=== WORK TO BE COMPLETED ===
According to the blog post on the Money Mindfulness Bootcamp, what question should you ask yourself every time you start to buy something?

=== EXCERPT TO READ ===
Thursday, February 18, 2010

Money Mindfulness Bootcamp: A Week Long Spending Challenge for You

I just finished a five day "Blogging Bootcamp" with Leo Babauta, the founder and writer for the wildly successful blog, Zen Habits. Leo is one guy who practices what he preaches. In spite of his success, he lives very simply and spends very little money on material things. He focuses his energy and money on truly valuable things like serving others through his blogs, raising six kids and being a good husband, and living mindfully and creatively. He has been able to completely pay off his debt and now can enjoy some of the non-material things that money can buy, like travel and helping other people.

He said something the other day in the Bootcamp about asking yourself every time you start to buy something, "Do I really need this?" Is it completely necessary to spend this money on this thing? So for those of you who enjoy tackling a challenge, I've got one for you. Starting today, begin a Money Mindfulness Bootcamp. Why would you want to do this? Well, for two reasons. First, you will save some money and discover just how much you spend on mindless stuff. Secondly, you might discover some pleasure in living simpler and having less. Here's how it will work:

1. Mental Preparation
So if you're going to do this, you need to prepare yourself mentally. For the next seven days, you won't be living the lifestyle you have been living up until this moment. This Money Mindfulness Bootcamp will be an exercise in financial and emotional dieting. But there will be positive results in the end if you stick it out.

=== DATASET EXCERPT ===
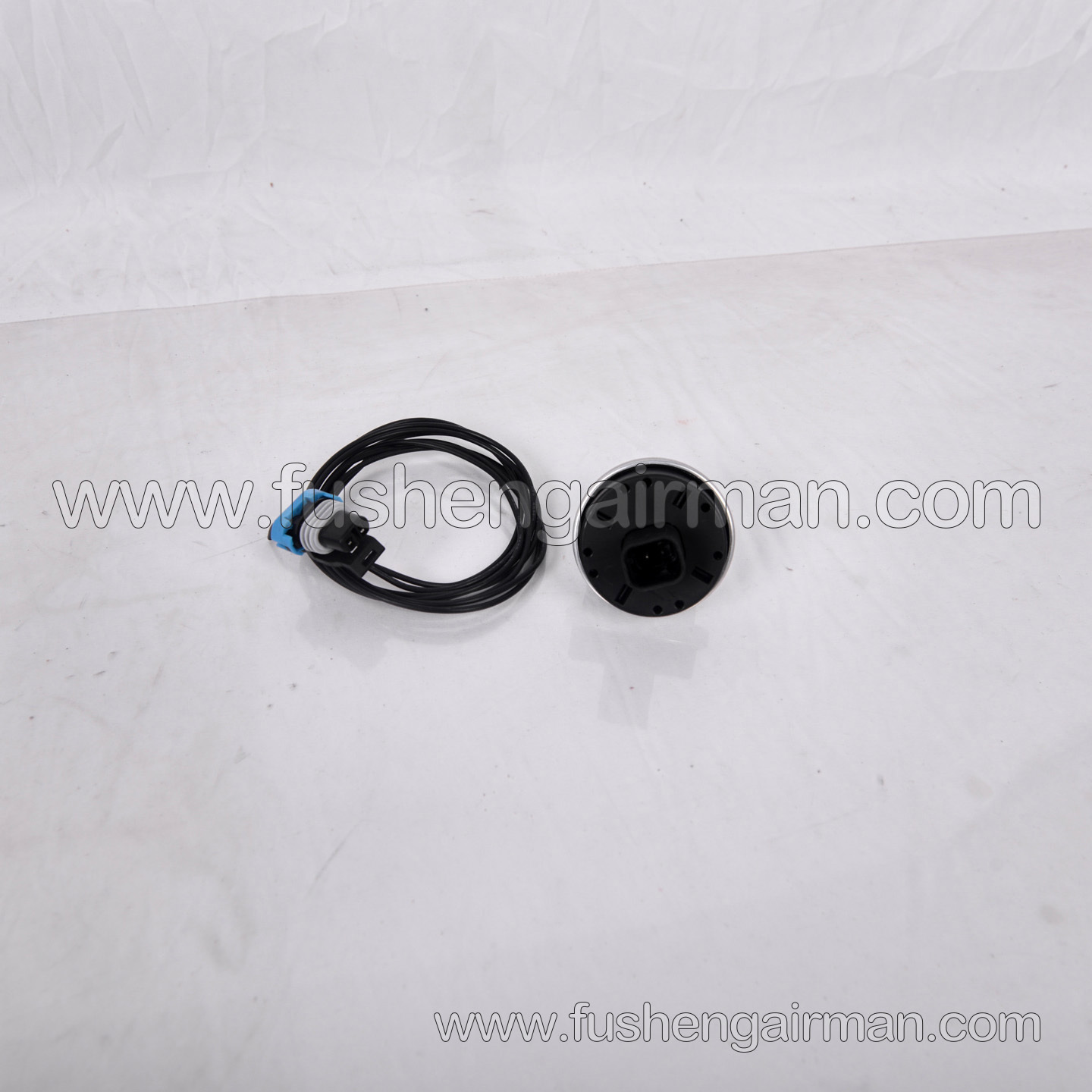 2605701460=711632E1-88H195 Fusheng Dengfukangpu Ai 88H195 Pressure Switch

=== SOLUTION BELOW ===
"Do I really need this?"